## WHAT YOU NEED TO DO
**1)** Decide whether each statement agrees with the Hurricane Maria article below. Answer yes or no for each, and quote the words from the article that settle it.
(a) Fossil fuels supply 98% of Puerto Rico's electricity.
(b) The damage on St. Croix appears worse than on the Virgin Islands hit by Hurricane Irma.
(c) Puerto Rico's largest oil-fired power plants are in the north.
**2)** According to the Hurricane Maria article below, how long could it take to finish repairing Puerto Rico's power system?
**3)** Write the next part of the Hurricane Maria article below, picking up after its final sentence.

Rainfall from Maria in Puerto Rico through 9/21/2017
Figure 3. Estimated rainfall from Maria through 6 pm EDT Thursday, September 21, 2017. Image credit: NWS San Juan.

The aftermath of Maria, from Dominica to Puerto Rico

One of the strongest hurricanes ever to rampage through the Caribbean, Maria has inflicted billions of dollars in damage on places that may struggle to put the pieces back together. Considering the destruction from Maria, the hurricane’s death toll thus far is mercifully low— 15 in Dominica, 13 in Puerto Rico, 2 in Guadelope, and 2 in the Dominican Republic–although dozens remain missing in Dominica and some parts of Puerto Rico have yet to be heard from. Power and water are out across Dominica, and at least 90 percent of buildings have sustained some damage, with the east coast hit hardest, according to the Caribbean Disaster Emergency Management Agency (via ReliefWeb). All of the island’s crops are likely destroyed, says CDEMA. Aerial photos and tweeted images indicate widespread damage across St. Croix (one of the U.S. Virgin Islands), whose western end experienced some of Maria’s strongest winds. Fortunately, the damage on St. Croix appears less severe than on the Virgin Islands hit by Hurricane Irma, according to the Virgin Islands Daily News
In Puerto Rico, damage is still being assessed after flash flooding that continued through Thursday. It will be a daunting task to get the power back on across the territory. Even before Maria, Hurricane Irma had knocked out roughly 70 percent of the island’s grid. The head of the Puerto Rico Electric Power Authority told CNN that “the system has been basically destroyed” and that it could take up to six months to complete repairs. Puerto Rico’s power grid has been weakened by deferred maintenance, in part an outgrowth of manufacturing losses and mounting territorial debt that have left the power authority bankrupt. Moreover, as noted by Quartz, Puerto Rico’s grid is almost completely reliant on fossil fuels (mainly fuel oil), which provide 98% of electricity in Puerto Rico vs. 65% in the 50 U.S. states and just 2% in Costa Rica. In the wake of Hurricane Irma, some homes and communities in Florida with solar power were able to restore their electrical service before repairs to the larger grid were complete, according to Inside Climate News. The largest oil-fired power plants in Puerto Rico are in the south, notes the Los Angeles Times, and there may be heavy damage to the transmission lines that bring power to the north. Puerto Rico was declared a federal disaster zone on Thursday, which will enable residents and the local government to apply for assistance from FEMA. With any luck, the rebuilt power grid will be far more robust than the aging one was.

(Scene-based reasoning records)
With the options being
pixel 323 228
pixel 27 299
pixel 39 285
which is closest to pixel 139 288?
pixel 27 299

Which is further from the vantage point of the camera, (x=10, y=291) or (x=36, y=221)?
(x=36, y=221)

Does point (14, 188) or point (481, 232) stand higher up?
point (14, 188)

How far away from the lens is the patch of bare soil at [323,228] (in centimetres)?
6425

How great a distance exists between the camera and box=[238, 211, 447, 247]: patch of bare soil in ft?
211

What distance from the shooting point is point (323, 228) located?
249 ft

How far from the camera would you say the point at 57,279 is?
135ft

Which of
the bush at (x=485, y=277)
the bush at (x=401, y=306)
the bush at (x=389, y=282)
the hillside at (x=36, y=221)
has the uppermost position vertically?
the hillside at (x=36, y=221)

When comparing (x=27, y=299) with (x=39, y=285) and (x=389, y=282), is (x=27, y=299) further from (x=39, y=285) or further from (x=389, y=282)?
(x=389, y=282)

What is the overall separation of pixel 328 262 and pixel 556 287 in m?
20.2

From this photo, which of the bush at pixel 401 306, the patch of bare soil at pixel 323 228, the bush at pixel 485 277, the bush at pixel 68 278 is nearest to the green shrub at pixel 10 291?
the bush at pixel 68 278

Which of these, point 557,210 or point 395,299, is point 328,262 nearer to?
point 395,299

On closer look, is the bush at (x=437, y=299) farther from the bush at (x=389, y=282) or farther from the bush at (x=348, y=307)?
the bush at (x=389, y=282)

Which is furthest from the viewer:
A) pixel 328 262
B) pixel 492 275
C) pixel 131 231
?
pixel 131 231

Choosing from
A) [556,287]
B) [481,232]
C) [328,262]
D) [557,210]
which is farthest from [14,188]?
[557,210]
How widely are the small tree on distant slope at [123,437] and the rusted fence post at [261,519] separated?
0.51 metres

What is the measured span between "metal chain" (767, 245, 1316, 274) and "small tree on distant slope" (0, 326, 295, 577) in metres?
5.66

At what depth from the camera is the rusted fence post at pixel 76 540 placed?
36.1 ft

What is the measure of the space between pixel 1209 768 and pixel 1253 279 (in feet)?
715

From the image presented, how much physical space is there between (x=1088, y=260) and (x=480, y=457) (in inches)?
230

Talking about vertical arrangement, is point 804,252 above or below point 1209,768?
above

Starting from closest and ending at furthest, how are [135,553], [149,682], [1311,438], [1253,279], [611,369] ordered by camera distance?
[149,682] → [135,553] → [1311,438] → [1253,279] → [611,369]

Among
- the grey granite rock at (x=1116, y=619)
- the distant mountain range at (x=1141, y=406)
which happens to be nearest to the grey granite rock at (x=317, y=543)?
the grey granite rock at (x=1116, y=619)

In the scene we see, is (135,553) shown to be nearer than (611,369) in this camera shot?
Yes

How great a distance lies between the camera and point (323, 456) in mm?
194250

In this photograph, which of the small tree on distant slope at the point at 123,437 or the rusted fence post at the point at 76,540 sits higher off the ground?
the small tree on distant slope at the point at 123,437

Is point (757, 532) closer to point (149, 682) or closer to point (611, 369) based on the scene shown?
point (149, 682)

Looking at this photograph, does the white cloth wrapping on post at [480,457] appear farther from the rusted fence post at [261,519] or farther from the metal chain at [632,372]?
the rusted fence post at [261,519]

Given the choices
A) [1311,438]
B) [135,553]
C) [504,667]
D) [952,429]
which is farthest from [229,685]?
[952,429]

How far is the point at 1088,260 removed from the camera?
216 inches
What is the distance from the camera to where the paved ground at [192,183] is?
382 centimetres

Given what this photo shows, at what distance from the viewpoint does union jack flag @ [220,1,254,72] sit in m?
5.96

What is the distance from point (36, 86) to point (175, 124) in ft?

## TASK-BY-TASK OUTPUTS
**1)**
(a) Yes: "which provide 98% of electricity in Puerto Rico"
(b) No: "the damage on St. Croix appears less severe than on the Virgin Islands hit by Hurricane Irma"
(c) No: "The largest oil-fired power plants in Puerto Rico are in the south"

**2)** Up to six months.

**3)**
Life over the coming weeks—or months in some cases—will be a grueling ordeal for many Puerto Ricans, especially those who lack generators. Most of the island’s wireless cell sites have been knocked out, and the patchy grid will further complicate phone usage. Weather Underground’s 10-day outlook for San Juan has lows near 80°F and highs between 85°F and 90°F throughout the period. Very high dewpoints will put the heat index near or above 100°F each day. The risk of heat-related illness or death rises greatly when there is no relief from very high temperatures around the clock for multiple days.

Jose goes post-tropical at last

NHC is now in its third week of issuing advisories on the long-lived system that it reclassified as Post-Tropical Cyclone Jose on Thursday night. Jose’s 16.5 days as a tropical cyclone made it the seventh-longest-lived named storm in Atlantic records since the start of the satellite era (1966), according to Phil Klotzbach (Colorado State University). Jose came within just five days of the satellite-era record of 21.25 days held by Hurricane Ginger (1971).
As of 11 am EDT Friday, Jose was centered about 120 miles south-southeast of Nantucket, Massachusetts, drifting southwest at just 2 mph. Jose’s top sustained winds are down to 45 mph, and its showers and thunderstorms have become even more sparse, limited mainly to a few patches on its southwest side. A tropical storm warning remained in effect for the islands of far southeast New England. The area received its highest wind gusts yet from Maria on Thursday night, including 62 mph at Nantucket and Aquinna, MA and 61 mph on Block Island, RI. The rains are adding up as well: Nantucket had received 5.95” as of late Thursday, with light rain continuing Friday morning. Jose is expected to continue drifting westward, influenced in part by Maria, before degenerating into an open wave by early next week.
Jose, Maria, and potential TC in North Atlantic, 9/21/2017
Figure X. Dwarfed by Hurricane Maria and Post-Tropical Cyclone Jose (left), a small area of low pressure in the central North Atlantic (right) could become a tropical cyclone in the next several days. Image credit: RAMMB / CIRA @ CSU, via Philippe Papin (@pppapin).

Son of Lee:  A potential mini-spin-up in North Atlantic?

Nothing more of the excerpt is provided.